Though not strictly required, the ingest will go more quickly if the files are decompressed:
$ bunzip2 < enwiki-*-pages-articles.xml.bz2 | hadoop fs -put - /wikipedia/enwiki-pages-articles.xml
Configuration and Build
-----------------------
1. Copy ingest/conf/wikipedia.xml.example to ingest/conf/wikipedia.xml and change contents to specify Accumulo information
(For parallel ingest, instead copy ingest/conf/wikipedia_parallel.xml.example to ingest/conf/wikipedia.xml)

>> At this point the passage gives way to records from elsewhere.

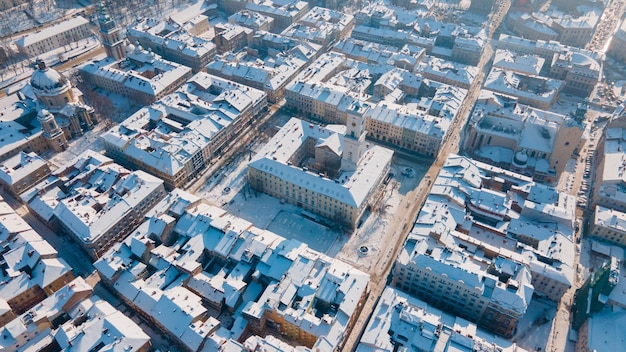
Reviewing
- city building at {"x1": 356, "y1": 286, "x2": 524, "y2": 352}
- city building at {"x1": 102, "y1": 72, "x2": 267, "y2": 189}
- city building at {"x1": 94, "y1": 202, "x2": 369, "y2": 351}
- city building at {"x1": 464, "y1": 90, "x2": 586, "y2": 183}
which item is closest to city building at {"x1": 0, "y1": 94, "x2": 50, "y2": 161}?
city building at {"x1": 102, "y1": 72, "x2": 267, "y2": 189}

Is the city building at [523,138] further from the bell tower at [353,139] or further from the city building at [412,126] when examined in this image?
the bell tower at [353,139]

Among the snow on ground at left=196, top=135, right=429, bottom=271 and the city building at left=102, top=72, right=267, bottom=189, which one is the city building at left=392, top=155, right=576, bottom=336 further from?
the city building at left=102, top=72, right=267, bottom=189

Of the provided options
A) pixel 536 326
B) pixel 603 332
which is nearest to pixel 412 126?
pixel 536 326

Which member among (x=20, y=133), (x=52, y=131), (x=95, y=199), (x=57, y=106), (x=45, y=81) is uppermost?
(x=45, y=81)

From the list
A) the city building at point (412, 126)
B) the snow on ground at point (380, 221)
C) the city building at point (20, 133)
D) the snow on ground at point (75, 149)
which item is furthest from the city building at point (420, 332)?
the city building at point (20, 133)

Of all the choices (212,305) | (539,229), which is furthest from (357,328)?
(539,229)

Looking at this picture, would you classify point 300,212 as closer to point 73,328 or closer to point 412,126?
point 412,126
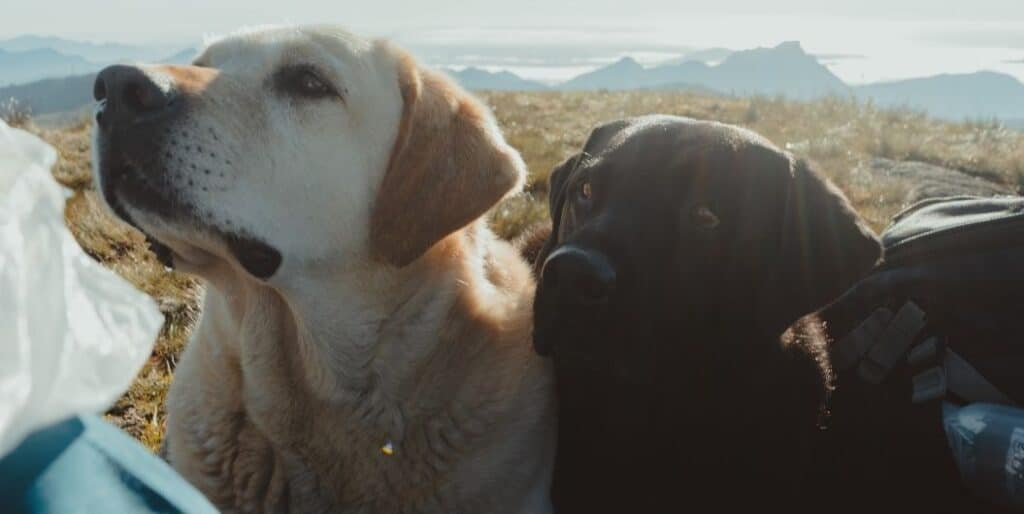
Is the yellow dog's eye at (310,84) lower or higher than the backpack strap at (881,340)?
higher

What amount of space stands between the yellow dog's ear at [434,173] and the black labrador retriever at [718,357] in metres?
0.30

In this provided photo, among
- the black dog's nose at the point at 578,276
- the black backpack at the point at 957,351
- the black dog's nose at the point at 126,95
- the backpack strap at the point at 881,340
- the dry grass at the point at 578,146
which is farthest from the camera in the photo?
the dry grass at the point at 578,146

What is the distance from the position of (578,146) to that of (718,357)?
19.5 feet

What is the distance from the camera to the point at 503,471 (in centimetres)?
257

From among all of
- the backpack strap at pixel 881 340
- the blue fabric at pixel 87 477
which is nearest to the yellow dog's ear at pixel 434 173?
the backpack strap at pixel 881 340

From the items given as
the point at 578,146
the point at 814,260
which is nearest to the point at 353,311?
the point at 814,260

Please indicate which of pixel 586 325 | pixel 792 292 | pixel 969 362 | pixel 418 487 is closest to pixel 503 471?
pixel 418 487

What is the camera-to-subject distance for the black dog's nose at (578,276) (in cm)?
241

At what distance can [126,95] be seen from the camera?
6.65ft

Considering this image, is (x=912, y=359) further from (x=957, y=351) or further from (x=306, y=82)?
(x=306, y=82)

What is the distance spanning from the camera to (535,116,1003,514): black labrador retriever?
258 cm

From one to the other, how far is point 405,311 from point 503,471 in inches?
22.6

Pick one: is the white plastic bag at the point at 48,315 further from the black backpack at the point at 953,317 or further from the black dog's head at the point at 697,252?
the black backpack at the point at 953,317

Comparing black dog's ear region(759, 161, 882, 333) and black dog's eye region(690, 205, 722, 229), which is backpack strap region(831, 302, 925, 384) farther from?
black dog's eye region(690, 205, 722, 229)
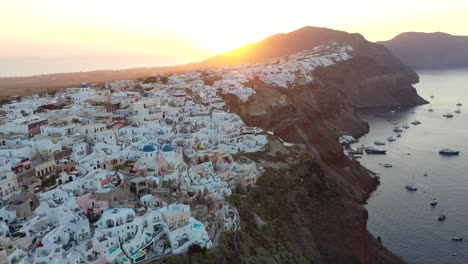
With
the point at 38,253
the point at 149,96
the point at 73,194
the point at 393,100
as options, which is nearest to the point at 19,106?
the point at 149,96

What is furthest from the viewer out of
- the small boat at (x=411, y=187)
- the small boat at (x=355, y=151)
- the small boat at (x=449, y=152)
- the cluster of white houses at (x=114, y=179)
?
the small boat at (x=355, y=151)

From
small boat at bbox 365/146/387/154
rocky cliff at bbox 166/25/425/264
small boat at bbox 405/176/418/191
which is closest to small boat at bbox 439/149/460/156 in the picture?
small boat at bbox 365/146/387/154

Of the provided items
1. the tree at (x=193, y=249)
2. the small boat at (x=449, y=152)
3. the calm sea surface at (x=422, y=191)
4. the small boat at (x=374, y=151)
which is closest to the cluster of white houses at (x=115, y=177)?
the tree at (x=193, y=249)

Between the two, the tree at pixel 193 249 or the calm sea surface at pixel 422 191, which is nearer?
the tree at pixel 193 249

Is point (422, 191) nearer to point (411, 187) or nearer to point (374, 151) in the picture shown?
point (411, 187)

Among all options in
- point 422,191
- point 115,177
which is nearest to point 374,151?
point 422,191

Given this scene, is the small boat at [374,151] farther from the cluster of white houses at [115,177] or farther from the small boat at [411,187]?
the cluster of white houses at [115,177]

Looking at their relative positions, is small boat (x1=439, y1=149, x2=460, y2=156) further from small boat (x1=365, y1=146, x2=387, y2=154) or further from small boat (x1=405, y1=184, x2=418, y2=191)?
small boat (x1=405, y1=184, x2=418, y2=191)
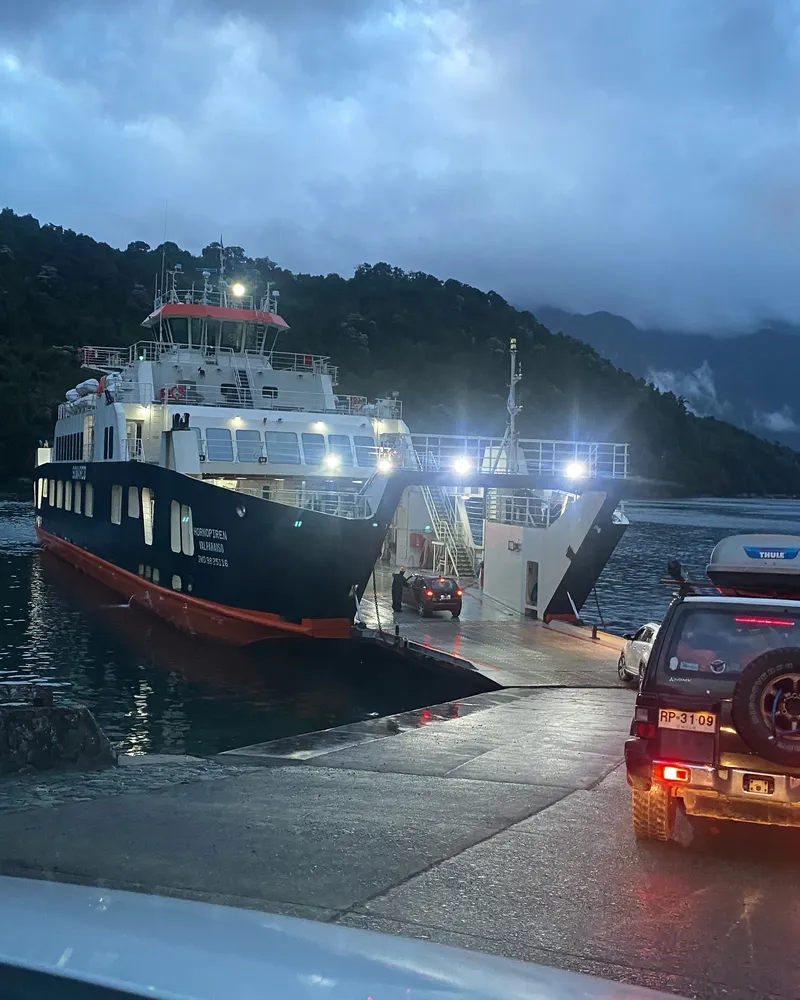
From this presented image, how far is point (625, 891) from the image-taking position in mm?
5895

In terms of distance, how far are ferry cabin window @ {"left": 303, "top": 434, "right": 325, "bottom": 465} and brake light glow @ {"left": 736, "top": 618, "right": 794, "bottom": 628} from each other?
2195 centimetres

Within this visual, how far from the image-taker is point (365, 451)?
29.4 metres

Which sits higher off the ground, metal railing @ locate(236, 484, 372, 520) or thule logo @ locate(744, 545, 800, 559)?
metal railing @ locate(236, 484, 372, 520)

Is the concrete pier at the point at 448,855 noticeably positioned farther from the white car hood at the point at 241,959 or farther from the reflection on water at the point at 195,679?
the reflection on water at the point at 195,679

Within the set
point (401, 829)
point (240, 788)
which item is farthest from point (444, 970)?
point (240, 788)

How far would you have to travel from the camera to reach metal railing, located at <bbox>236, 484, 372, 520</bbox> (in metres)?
22.9

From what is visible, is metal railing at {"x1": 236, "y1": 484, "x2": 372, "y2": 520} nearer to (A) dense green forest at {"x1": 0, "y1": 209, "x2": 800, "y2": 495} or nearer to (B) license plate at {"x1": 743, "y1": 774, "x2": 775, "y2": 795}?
(B) license plate at {"x1": 743, "y1": 774, "x2": 775, "y2": 795}

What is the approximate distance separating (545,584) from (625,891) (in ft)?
63.7

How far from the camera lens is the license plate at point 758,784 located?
623cm

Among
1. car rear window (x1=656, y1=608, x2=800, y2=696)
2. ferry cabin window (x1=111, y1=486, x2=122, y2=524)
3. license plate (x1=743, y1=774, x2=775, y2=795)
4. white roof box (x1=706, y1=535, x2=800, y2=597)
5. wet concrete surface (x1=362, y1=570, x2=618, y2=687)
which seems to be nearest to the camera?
license plate (x1=743, y1=774, x2=775, y2=795)

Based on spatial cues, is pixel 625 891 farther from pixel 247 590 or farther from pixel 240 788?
pixel 247 590

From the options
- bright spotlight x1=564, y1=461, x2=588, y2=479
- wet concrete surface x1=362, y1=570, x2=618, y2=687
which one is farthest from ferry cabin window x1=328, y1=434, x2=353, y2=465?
bright spotlight x1=564, y1=461, x2=588, y2=479

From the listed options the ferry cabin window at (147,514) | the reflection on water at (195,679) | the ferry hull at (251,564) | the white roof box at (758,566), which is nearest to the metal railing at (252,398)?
the ferry cabin window at (147,514)

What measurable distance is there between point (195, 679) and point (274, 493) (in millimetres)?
7618
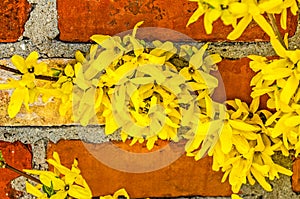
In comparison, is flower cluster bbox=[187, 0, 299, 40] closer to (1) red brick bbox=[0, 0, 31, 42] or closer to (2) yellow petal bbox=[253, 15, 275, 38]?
(2) yellow petal bbox=[253, 15, 275, 38]

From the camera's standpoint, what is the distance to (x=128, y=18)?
0.70m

2. Copy webapp/src/main/resources/app.properties.example to webapp/src/main/resources/app.properties and change contents
as done in step 1.
3. From the wikisearch directory, run mvn package
Ingest
------
1. Copy ingest/target/wikisearch-ingest-*.tar.gz to cluster and untar
2. Copy lib/wikisearch-ingest-*.jar and lib/protobuf-java-*.jar to $ACCUMULO_HOME/lib/ext
3. Run bin/ingest.sh with one argument: the name of the directory in HDFS where the wikipedia XML
files reside, this will start a MapReduce job to ingest the data into Accumulo
(For parallel ingest, instead run ingest/bin/ingest_parallel.sh)
Query
-----
1. Copy the following jars to the $ACCUMULO_HOME/lib/ext directory from the query/target/dependency directory:
commons-jexl-*.jar
guava-*.jar
kryo-*.jar
minlog-*.jar
2. Copy query/target/wikisearch-query-*.jar to $ACCUMULO_HOME/lib/ext
3. Use the Accumulo shell and give the user permissions for the wikis that you loaded, for example:
setauths -u <user> -s all,enwiki,eswiki,frwiki,fawiki
4. cd into webapp and run mvn jetty:run
5. Open a browser and goto: http://localhost:8080/accumulo-wikisearch/
You can issue the queries using this user interface or via the REST url: <host>/accumulo-wikisearch/rest/query
6. Ctrl-C to stop the jetty container